All developers in this Challenge are using the PerC SDK and camera. In order to fully support developers and perceptual computing development for Ultrabooks and PCs, Intel released the Intel Perceptual Computing Software Development Kit in October 2012. To support this kit, Intel also made available the Creative Interactive Gesture Camera. This SDK enables developers to fully integrate innovative facial and voice recognition, gesture controls, and alternative reality features into next generation Ultrabooks and PCs. It is absolutely free and can be found at intel.com/software/perceptual.
The apps built using the Intel Perceptual Computing SDK can take advantage of the Ultrabook’s many sensors, including touch, accelerometer, GPS, and NFC. With this SDK, savvy developers can also create programs that include facial analysis, voice recognition, and 2D/3D object tracking. These are all advanced, intuitive features that will only enhance user-to-machine collaboration. For example, instead of just building a standard online text translation, developers could use this SDK to build a real-time, voice activated translation service. Another idea might be giving users the ability to track items on the screen via a series of simple, intuitive gestures via gesture and facial recognition.
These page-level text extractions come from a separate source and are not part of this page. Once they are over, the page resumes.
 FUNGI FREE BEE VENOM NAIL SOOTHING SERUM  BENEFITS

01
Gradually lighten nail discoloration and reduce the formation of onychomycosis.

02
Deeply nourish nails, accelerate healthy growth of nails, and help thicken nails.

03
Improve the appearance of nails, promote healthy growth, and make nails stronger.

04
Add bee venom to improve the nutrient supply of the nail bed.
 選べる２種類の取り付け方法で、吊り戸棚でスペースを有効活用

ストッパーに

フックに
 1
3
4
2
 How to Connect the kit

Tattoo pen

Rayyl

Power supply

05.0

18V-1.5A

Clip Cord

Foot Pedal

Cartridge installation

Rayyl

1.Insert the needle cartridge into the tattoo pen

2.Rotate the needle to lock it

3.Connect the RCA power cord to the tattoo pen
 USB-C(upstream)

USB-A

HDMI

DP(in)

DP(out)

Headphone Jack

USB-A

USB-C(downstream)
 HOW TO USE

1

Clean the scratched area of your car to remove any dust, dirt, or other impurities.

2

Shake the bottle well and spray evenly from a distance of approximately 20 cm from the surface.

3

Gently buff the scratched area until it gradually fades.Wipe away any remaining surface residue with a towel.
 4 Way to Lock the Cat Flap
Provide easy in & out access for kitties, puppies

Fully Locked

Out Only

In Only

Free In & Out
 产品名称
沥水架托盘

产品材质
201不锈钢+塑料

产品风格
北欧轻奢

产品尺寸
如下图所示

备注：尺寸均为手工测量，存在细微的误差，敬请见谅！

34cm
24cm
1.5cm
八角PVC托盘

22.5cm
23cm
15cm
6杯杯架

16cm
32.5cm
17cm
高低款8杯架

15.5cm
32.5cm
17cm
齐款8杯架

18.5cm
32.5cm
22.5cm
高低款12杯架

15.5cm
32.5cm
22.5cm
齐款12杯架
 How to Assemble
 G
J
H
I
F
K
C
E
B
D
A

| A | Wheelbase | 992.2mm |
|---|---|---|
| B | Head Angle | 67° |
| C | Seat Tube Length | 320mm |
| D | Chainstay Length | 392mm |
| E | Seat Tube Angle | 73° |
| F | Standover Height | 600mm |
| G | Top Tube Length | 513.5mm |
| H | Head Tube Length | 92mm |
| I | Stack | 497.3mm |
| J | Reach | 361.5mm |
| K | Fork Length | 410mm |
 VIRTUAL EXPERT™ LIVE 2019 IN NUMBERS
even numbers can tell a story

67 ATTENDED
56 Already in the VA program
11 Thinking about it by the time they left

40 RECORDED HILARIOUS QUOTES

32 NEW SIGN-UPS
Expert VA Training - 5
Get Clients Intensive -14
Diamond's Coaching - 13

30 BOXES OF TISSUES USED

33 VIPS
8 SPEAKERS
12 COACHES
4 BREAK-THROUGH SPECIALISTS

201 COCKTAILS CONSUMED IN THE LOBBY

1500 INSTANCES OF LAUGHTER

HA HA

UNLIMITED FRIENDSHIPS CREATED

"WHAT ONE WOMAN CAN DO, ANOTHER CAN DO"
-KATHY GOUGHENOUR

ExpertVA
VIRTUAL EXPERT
Intel Perceptual Computing Challenge
Separate but similar to the Ultimate Coder Challenge: Going Perceptual is the Intel Perceptual Computing Challenge:
“The Intel® Perceptual Computing Challenge is a contest to create innovative applications using natural human interfaces such as gestures, voice, and facial tracking. Use the Intel® Perceptual Computing SDK and the Creative* Interactive Gesture Camera Kit to fast track your development of application prototypes. Compete against other developers, use your imagination, and show us your vision for the future of computing! A total of USD $1 Million in prizes are in store for the winners of this Challenge, which will be done in two phases. Phase 1 of the contest has a total of USD $185K in cash prizes and is now open for entries. Phase 2 of the Challenge follows in March 2013 and will have more than USD $800K in prizes. “
A few of the entries so far include a prototype for perceptual table tennis using hand tracking and voice recognition, a game where you control space craft with hand movements and shoot missiles with a thumbs up signal, a board game with finger-driven input, a 3D action game, virtual reality car racing, augmented reality chess, and many more. You can see quite a few of the entries here.
Digital and organic
Perceptual computing is making it possible for our digital worlds to interact with our physical, organic worlds in meaningful ways. Many of the projects outlined in this article are stepping across boundaries that just a few years ago would have been impossible to imagine. What do you see as the future of perceptual computing? Leave your thoughts in the comments.